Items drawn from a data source
###
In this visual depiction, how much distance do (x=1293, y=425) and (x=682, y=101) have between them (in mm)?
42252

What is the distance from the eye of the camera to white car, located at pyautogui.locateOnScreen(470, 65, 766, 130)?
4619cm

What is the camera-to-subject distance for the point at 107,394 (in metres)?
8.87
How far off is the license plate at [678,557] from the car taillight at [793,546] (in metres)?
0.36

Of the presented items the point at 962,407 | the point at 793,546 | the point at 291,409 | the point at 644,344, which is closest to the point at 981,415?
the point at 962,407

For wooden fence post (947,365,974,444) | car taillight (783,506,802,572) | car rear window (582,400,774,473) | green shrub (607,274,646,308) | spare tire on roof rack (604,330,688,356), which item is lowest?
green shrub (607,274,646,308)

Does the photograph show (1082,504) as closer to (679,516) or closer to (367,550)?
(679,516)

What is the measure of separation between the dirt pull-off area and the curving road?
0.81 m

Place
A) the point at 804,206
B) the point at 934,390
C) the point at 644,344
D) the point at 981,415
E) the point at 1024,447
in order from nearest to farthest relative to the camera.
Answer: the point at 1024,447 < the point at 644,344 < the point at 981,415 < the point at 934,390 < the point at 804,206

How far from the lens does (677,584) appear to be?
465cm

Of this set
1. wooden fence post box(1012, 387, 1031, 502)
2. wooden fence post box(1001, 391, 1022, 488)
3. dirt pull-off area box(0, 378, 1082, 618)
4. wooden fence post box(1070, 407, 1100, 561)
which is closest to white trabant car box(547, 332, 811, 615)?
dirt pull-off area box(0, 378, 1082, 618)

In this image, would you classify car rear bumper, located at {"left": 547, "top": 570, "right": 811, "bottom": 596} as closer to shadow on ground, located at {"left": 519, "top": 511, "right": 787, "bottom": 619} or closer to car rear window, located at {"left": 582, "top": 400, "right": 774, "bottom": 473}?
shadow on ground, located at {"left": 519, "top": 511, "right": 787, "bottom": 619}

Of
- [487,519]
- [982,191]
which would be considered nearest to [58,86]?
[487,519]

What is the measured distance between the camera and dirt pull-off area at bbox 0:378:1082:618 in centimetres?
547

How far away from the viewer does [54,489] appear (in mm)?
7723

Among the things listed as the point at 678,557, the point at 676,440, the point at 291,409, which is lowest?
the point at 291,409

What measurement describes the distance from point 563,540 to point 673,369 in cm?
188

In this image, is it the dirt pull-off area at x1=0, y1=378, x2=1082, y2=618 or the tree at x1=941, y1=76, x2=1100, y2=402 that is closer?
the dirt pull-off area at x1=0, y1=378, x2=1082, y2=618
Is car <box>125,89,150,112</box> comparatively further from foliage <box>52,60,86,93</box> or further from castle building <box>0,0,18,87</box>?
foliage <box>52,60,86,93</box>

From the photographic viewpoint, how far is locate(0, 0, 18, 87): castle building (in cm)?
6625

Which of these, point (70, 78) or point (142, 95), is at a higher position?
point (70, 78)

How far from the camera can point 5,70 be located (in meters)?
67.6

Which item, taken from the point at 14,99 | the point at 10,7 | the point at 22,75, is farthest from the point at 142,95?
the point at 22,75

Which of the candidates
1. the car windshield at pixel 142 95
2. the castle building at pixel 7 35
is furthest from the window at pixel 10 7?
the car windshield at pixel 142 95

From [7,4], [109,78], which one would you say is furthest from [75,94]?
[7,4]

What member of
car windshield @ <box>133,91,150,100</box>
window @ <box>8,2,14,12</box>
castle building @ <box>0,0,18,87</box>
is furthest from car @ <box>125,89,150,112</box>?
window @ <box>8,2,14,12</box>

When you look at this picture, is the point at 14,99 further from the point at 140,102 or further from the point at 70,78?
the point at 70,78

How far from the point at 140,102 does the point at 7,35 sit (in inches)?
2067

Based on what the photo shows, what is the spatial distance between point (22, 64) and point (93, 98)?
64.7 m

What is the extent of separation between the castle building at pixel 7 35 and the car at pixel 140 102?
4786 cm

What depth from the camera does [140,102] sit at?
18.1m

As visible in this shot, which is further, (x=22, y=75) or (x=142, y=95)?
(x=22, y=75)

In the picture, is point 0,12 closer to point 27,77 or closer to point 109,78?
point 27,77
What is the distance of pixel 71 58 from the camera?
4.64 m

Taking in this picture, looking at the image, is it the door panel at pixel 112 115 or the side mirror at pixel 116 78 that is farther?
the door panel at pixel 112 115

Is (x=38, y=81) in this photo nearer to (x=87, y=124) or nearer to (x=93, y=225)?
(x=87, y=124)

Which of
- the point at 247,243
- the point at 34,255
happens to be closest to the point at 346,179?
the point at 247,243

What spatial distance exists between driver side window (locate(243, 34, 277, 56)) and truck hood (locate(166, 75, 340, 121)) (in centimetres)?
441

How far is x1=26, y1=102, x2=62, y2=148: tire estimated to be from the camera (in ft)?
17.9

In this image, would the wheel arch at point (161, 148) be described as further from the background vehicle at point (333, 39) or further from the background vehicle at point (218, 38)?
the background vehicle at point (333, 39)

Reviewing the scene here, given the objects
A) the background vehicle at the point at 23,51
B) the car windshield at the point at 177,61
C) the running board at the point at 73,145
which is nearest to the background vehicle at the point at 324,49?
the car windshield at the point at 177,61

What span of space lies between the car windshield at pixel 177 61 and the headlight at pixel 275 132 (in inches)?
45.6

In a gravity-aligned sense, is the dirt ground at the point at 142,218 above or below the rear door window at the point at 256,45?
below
###
=== Written problem ===
Please write out the lines of the listing from the line containing "In a gravity-aligned" through the end of the listing, both included.

=== Response for this exercise ===
In a gravity-aligned sense, is the dirt ground at the point at 142,218 above or below the rear door window at the point at 256,45?
below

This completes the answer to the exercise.